Inflammation of the vestibular nerve causes distortion of signals travelling from the vestibular system to the brain.

This results in episodes of vertigo, where the brain thinks the head is moving when it’s not.

30
Q

Triggers of vestibular neuronitis.

A

Viral upper respiratory tract infection.

31
Q

Presentation of vestibular neuronitis.

A
  • vertigo
  • nausea and vomiting
  • balance problems

NB: Tinnitus and hearing loss are not features, as the cochlear nerve is not affected.

32
Q

Management of vestibular neuronitis.

A
  • prochlorperazine
  • antihistamines

NICE recommend treatment can be used for up to three days - extended use may slow recovery.

NB: If there is no symptomatic improvement, patient can be offered vestibular rehabilitation therapy.

33
Q

Prognosis of vestibular neuronitis.

A

Symptoms are most severe for the first few days - gradually resolve over the following 2-6 weeks.

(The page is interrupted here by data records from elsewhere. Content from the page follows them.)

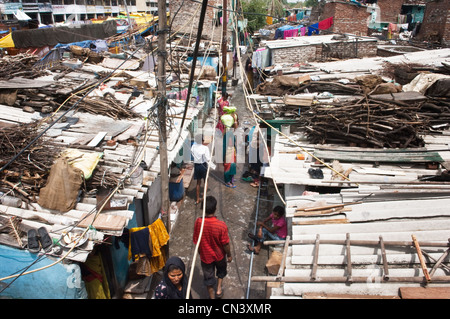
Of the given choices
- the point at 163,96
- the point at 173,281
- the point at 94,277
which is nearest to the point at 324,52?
the point at 163,96

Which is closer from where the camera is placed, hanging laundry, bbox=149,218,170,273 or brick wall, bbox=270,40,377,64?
hanging laundry, bbox=149,218,170,273

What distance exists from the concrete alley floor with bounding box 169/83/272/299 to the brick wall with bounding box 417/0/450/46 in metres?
15.7

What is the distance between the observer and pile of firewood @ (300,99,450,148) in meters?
6.97

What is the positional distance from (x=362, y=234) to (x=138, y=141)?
17.2 ft

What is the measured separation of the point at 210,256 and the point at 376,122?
16.2 ft

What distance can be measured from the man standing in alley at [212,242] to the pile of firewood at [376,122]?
372 cm

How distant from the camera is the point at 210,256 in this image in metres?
5.38

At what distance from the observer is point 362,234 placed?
183 inches

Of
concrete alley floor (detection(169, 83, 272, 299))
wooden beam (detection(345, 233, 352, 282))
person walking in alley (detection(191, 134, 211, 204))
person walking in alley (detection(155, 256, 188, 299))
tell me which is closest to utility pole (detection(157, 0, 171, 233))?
concrete alley floor (detection(169, 83, 272, 299))

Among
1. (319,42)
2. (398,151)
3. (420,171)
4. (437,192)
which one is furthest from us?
(319,42)

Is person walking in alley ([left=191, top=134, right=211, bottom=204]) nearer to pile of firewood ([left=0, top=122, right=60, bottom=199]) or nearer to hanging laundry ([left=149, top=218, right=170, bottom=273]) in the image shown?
hanging laundry ([left=149, top=218, right=170, bottom=273])

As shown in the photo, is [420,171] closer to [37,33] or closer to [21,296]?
[21,296]

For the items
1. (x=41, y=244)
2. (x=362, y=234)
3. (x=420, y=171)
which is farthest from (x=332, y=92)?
(x=41, y=244)

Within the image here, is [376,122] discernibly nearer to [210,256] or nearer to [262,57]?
[210,256]
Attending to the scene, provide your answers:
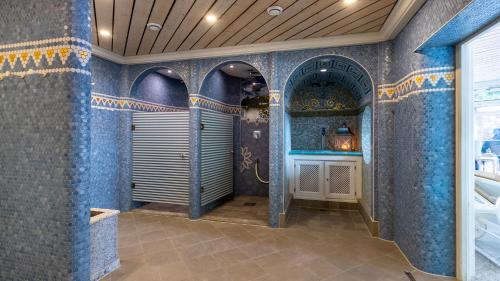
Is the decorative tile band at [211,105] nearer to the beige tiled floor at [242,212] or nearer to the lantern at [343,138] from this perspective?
the beige tiled floor at [242,212]

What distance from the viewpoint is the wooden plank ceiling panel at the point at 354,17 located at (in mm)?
2427

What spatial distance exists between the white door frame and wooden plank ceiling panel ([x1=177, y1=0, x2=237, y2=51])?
219cm

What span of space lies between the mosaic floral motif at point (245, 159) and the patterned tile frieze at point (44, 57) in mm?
3913

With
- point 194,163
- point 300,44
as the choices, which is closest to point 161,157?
point 194,163

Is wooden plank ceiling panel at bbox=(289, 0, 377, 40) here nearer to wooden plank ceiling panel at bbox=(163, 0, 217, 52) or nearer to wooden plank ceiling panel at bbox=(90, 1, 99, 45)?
wooden plank ceiling panel at bbox=(163, 0, 217, 52)

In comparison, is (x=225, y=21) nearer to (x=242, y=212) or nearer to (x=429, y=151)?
(x=429, y=151)

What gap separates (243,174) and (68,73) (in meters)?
4.14

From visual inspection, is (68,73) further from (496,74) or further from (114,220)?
(496,74)

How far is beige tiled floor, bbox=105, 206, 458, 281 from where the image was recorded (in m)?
2.34

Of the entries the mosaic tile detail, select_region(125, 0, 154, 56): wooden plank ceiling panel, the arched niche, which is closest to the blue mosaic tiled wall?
the mosaic tile detail

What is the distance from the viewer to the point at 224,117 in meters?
4.86

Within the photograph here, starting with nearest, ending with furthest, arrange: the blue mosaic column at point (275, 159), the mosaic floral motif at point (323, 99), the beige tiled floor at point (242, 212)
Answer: the blue mosaic column at point (275, 159), the beige tiled floor at point (242, 212), the mosaic floral motif at point (323, 99)

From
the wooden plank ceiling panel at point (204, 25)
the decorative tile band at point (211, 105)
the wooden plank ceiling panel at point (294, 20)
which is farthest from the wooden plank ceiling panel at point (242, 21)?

BPPV may develop after vestibular neuronitis.

34
Q

What is labyrinthitis?

A

Inflammation of the bony labyrinth of the ear:
- semicircular canals
- vestibule
- cochlea

35
Q

Trigger of labyrinthitis.

A

Viral upper respiratory tract infection.

NB: Rarely caused by secondary bacterial infection (e.g. otitis media, meningitis).

36
Q

Presentation of labyrinthitis.

A
  • acute vertigo
  • hearing loss
  • tinnitus

NB: patients may have symptoms associated with the causative virus.

37
Q

Diagnosis of labyrinthitis.

A

Clinical diagnosis based on history and examination.

Head impulse test used to diagnose peripheral causes of vertigo.

38
Q

Management of labyrinthitis.

A

Short-term use of medication:
- prochlorperazine
- antihistamines

Antibiotics are used to treat bacterial labyrinthitis.

39
Q

Pathophysiology of Ménière’s disease.

A

Excessive accumulation of endolymph in the labyrinth results in a high pressure, disrupting sensory signals.

40
Q

Symptoms of Ménière’s disease.

A
  • vertigo
  • hearing loss (sensorineural)
  • tinnitus

Other symptoms include:
- fullness in ear
- unexplained falls
- imbalance

41
Q

Management of Ménière’s disease.

A

Managing symptoms during an acute attack:
- prochlorperazine
- antihistamines

Prophylaxis:
- betahistine

42
Q

How to differentiate labyrinthitis and Ménière’s disease?

A

Both have symptoms of:
- vertigo
- tinnitus
- hearing loss

Only Ménière’s experiences fullness of the ear.

43
Q

What is a vestibular migraine?

A

Headache associated with a visual aura and dizziness.

Triggered by:
- stress
- bright lights
- strong smells
- dehydration
- menstruation
- abnormal sleep patterns

44
Q

How is vestibular migraine managed?

A

Avoid triggers and lifestyle changes (e.g. getting enough sleep, remain hydrated).

Medical management is similar to migraines:
- triptans for acute symptoms
- amitriptyline to prevent attacks

45
Q

DVLA advice on vertigo.

A

Patients must not drive and inform the DVLA if they are liable to sudden and unprovoked, or unprecipitated, episodes of disabling dizziness.